Lord Myners launched a scathing attack on the Vickers Commission's proposals to reform the banking sector yesterday, criticising its report for "lazy" evidence and for its failure to examine radical solutions.

As bankers attempted to get their heads around what he called "the horrendous loss" announced by UBS, the former City minister took the floor of the House of Lords to compare the report to a Chinese dinner. "I felt quite full after I first read it but within a short period I became hungry again," he said.

Sir John Vickers was charged with coming up with ways to reform the system after it came perilously close to collapse during the credit crunch. But Lord Myners, who was in office in 2008 when parts of the sector had to resort to state help, said there was "a massive lacuna in the report", which proposed ring-fencing retail operations from investment banks.
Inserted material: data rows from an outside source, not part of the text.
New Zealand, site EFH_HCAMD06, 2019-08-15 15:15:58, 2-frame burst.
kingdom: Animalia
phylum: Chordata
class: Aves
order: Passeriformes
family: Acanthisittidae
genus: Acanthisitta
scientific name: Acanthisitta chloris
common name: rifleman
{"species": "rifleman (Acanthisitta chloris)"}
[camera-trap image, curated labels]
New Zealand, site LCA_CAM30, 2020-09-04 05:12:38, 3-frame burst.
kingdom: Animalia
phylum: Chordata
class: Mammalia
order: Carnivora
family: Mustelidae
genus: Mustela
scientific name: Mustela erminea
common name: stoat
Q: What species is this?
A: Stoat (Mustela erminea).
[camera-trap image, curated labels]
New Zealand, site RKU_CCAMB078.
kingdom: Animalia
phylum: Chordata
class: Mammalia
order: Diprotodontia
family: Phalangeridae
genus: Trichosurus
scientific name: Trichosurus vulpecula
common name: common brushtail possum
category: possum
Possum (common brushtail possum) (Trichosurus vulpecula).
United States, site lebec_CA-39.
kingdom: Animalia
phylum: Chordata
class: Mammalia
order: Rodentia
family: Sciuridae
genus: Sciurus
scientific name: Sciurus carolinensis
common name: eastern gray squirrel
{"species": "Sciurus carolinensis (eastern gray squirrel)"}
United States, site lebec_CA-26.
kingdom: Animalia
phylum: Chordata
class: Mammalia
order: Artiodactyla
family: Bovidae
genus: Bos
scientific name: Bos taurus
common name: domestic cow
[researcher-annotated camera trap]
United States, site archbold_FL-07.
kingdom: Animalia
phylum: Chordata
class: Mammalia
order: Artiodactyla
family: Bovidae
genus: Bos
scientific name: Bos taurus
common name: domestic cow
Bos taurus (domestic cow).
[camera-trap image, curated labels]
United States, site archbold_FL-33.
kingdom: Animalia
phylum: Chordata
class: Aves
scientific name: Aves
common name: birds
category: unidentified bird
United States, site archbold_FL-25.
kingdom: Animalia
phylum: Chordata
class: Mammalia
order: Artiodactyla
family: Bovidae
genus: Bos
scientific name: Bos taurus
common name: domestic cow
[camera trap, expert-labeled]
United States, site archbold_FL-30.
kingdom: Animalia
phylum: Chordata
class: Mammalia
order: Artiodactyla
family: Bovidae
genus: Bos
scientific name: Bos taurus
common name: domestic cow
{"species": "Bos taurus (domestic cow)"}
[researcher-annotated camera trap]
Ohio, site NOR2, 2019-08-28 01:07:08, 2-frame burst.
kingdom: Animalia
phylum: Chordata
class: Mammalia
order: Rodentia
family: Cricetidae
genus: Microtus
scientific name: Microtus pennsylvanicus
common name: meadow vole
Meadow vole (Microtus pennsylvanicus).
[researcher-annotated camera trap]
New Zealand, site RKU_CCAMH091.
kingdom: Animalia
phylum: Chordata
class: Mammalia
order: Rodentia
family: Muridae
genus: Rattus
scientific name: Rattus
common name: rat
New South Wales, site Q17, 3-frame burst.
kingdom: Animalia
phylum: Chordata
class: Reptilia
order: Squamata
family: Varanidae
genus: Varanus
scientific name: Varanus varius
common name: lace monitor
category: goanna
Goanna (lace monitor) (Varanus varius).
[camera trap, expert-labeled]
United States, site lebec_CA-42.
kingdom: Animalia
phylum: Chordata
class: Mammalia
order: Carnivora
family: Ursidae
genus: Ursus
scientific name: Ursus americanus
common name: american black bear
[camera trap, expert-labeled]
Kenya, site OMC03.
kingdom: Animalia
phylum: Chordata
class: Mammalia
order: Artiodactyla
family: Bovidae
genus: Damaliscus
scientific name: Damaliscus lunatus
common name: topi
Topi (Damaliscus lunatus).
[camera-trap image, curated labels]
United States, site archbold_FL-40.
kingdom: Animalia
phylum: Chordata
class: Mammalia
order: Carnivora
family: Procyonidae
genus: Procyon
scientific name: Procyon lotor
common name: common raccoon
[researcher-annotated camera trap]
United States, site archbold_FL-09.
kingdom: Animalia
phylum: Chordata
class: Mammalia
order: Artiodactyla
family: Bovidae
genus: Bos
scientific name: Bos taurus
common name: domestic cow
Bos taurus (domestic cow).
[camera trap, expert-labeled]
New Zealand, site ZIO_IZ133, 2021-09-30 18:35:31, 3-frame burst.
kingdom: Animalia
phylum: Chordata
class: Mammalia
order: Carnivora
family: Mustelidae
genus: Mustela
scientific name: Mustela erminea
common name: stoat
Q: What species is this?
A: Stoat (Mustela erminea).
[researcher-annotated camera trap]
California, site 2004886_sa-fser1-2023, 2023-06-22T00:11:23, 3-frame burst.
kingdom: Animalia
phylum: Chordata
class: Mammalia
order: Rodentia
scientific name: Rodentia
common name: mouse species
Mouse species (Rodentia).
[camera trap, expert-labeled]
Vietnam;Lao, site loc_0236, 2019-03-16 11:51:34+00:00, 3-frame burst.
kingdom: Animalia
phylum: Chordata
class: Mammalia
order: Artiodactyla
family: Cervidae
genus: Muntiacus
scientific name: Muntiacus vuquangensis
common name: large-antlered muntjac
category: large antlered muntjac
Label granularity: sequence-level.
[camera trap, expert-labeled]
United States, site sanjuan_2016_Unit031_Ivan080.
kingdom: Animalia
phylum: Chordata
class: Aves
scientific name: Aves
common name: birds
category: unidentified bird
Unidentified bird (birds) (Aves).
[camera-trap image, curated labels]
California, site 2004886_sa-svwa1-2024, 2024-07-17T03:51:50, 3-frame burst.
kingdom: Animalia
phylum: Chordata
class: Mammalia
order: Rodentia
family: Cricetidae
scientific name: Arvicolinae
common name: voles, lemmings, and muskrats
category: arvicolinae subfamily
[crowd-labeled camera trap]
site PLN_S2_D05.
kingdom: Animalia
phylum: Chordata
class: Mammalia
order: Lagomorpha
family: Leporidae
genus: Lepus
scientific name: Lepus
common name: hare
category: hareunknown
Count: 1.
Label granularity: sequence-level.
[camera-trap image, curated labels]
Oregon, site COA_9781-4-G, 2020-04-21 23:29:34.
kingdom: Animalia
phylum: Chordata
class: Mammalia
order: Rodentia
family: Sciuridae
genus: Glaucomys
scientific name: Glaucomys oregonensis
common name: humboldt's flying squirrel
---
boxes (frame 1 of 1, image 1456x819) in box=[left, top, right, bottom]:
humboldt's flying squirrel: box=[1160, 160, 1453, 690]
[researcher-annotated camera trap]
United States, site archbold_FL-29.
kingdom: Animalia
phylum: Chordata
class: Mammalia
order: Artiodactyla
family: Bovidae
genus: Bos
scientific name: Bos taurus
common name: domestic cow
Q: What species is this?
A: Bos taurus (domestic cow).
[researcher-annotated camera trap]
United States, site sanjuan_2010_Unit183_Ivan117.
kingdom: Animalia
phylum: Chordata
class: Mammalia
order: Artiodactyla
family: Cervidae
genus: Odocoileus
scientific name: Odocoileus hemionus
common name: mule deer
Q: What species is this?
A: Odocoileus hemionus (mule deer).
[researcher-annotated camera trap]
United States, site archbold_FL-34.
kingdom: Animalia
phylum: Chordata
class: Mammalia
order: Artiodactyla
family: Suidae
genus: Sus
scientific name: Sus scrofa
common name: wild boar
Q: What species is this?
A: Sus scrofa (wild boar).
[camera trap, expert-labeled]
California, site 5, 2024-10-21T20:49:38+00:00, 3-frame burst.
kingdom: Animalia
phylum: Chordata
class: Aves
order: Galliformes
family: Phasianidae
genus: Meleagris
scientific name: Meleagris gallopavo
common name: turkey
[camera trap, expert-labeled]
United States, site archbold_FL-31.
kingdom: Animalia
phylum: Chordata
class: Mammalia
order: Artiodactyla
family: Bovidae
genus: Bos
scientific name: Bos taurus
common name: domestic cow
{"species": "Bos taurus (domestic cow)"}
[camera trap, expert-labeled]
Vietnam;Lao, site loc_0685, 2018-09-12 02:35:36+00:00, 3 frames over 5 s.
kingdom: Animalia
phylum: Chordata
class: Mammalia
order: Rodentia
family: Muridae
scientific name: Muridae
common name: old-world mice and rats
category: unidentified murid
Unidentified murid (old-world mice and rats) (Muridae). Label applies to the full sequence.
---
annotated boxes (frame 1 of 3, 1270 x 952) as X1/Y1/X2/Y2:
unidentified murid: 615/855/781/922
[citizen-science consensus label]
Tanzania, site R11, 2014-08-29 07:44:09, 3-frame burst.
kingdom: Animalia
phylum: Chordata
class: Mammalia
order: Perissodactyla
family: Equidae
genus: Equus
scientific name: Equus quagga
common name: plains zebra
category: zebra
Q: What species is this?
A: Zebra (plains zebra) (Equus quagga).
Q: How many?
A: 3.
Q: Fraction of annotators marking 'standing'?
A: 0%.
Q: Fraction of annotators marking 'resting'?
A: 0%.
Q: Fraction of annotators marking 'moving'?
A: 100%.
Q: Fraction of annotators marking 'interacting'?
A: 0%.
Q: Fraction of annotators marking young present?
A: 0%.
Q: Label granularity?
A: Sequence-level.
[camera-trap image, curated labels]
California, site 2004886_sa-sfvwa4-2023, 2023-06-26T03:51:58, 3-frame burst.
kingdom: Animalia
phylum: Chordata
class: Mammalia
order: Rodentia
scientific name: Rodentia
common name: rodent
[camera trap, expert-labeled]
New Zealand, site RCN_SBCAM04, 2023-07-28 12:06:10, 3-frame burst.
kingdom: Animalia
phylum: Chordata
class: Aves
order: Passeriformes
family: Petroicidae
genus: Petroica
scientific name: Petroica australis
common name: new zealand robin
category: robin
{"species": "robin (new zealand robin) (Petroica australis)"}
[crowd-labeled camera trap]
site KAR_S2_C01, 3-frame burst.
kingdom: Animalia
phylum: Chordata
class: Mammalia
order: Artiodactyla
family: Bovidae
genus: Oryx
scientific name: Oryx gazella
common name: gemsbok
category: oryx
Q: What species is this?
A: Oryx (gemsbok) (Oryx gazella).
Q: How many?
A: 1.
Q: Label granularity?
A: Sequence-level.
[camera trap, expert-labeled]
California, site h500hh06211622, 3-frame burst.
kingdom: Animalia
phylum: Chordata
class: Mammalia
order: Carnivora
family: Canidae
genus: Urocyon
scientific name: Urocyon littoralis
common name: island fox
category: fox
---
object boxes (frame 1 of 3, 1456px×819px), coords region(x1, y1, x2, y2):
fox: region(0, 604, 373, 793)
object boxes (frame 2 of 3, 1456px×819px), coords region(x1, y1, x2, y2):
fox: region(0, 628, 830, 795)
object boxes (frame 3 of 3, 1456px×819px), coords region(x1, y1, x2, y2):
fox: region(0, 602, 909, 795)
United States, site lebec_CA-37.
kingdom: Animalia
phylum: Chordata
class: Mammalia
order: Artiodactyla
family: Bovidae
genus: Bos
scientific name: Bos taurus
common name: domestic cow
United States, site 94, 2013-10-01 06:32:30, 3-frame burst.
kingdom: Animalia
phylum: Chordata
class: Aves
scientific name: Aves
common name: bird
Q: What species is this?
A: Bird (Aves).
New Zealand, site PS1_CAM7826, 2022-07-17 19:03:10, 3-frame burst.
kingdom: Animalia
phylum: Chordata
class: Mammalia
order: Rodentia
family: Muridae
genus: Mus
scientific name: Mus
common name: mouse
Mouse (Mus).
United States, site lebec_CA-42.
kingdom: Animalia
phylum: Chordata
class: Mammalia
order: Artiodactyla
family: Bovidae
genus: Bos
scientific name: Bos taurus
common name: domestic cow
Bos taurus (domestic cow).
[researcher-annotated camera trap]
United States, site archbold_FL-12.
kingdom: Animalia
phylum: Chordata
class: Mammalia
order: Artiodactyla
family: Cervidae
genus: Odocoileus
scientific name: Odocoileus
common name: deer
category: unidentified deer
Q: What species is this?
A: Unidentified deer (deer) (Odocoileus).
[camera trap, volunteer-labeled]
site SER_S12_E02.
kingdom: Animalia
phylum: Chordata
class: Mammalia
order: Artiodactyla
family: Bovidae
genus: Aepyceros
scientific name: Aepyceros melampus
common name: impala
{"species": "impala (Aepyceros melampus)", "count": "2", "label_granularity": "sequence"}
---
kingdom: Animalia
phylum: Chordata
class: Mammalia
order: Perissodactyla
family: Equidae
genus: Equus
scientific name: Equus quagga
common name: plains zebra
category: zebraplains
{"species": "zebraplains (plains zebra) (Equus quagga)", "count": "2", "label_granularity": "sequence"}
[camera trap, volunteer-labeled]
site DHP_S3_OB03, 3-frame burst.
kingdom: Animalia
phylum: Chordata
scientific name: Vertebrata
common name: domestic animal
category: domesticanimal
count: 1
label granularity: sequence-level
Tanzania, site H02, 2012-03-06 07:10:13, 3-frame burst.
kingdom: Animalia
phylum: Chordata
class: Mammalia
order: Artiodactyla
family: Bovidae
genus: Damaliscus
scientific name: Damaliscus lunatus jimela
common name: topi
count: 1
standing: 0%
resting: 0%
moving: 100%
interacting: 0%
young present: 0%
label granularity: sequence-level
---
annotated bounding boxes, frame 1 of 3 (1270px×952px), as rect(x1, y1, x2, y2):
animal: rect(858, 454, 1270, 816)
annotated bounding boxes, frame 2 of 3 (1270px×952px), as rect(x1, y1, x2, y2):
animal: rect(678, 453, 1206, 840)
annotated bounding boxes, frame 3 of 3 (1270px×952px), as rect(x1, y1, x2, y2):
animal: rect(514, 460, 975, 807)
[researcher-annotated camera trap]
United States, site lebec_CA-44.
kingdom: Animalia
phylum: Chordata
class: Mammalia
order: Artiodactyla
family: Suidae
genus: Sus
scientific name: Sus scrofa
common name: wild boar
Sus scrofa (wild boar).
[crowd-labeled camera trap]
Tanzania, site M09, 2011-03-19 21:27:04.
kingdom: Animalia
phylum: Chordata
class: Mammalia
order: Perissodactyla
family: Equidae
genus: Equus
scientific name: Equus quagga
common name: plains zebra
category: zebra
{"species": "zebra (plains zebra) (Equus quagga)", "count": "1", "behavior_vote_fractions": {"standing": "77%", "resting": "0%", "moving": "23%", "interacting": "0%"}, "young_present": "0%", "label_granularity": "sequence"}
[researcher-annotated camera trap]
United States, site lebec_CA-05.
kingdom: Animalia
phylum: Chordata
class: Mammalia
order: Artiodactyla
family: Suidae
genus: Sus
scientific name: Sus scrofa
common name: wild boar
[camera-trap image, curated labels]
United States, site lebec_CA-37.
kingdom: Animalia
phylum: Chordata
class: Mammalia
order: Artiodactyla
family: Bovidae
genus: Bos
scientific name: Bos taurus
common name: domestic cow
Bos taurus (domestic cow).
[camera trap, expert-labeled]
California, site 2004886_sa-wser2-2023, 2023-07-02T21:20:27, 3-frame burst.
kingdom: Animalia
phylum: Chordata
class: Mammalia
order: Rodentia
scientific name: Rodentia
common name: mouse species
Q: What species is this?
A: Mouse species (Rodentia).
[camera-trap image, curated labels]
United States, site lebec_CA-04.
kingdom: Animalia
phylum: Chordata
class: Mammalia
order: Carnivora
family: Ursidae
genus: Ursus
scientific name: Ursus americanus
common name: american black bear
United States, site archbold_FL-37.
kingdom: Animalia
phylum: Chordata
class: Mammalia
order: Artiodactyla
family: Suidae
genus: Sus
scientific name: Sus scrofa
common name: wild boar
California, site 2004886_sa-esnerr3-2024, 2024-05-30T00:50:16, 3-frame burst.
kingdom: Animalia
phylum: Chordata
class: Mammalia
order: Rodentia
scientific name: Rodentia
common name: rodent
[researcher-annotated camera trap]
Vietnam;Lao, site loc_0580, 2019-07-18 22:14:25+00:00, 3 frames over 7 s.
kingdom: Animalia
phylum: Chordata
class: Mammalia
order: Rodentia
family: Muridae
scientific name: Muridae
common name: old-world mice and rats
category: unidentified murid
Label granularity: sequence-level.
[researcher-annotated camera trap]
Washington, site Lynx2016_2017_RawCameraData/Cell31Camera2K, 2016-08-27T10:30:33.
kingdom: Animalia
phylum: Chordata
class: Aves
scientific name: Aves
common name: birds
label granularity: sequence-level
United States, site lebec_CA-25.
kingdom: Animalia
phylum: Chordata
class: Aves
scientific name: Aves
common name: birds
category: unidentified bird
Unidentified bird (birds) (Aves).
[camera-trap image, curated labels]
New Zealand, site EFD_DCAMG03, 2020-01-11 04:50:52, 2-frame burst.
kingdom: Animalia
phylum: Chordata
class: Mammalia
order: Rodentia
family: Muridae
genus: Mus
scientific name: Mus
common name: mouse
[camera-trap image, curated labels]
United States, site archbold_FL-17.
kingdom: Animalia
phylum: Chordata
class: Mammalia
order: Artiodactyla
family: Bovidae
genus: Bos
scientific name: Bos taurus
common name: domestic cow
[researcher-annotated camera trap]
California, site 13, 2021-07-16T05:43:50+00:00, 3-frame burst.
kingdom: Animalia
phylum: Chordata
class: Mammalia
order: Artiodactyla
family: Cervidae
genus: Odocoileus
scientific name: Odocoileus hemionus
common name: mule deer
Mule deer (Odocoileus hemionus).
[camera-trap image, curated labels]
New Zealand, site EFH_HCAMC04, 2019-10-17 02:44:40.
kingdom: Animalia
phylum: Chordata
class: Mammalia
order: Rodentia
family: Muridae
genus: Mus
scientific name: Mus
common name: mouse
"Vickers spends no time at all examining the causes of the collapse of the banking system... He does not examine radical solutions," he said, adding: "He is strong on assertion but weak in evidence, and frankly lazy in one particularly important piece of evidence." The evidence in question, he said, was the assessment that the proposals would cost UK banks £4bn to £7bn a year.

"Where did Sir John get this figure from? Amazingly, he got it from investment bank analysts," Lord Myners said. "He simply averaged the number produced by investment bank analysts, which were guesses not forecasts ... based on trying to anticipate what Vickers was going to propose."

In a damning verdict, he said: "In many respects, the [Commission] has simply swallowed hook, line and sinker the lines produced by the bank lobby on the importance of credit and the banks in supporting the economy."

He also countered the banking lobby's claims over job losses. "They are not, on the whole, the jobs of ordinary folk," he said. "The jobs that would potentially be at risk from Vickers if he had come up with radical solutions are those of international bankers and speculators."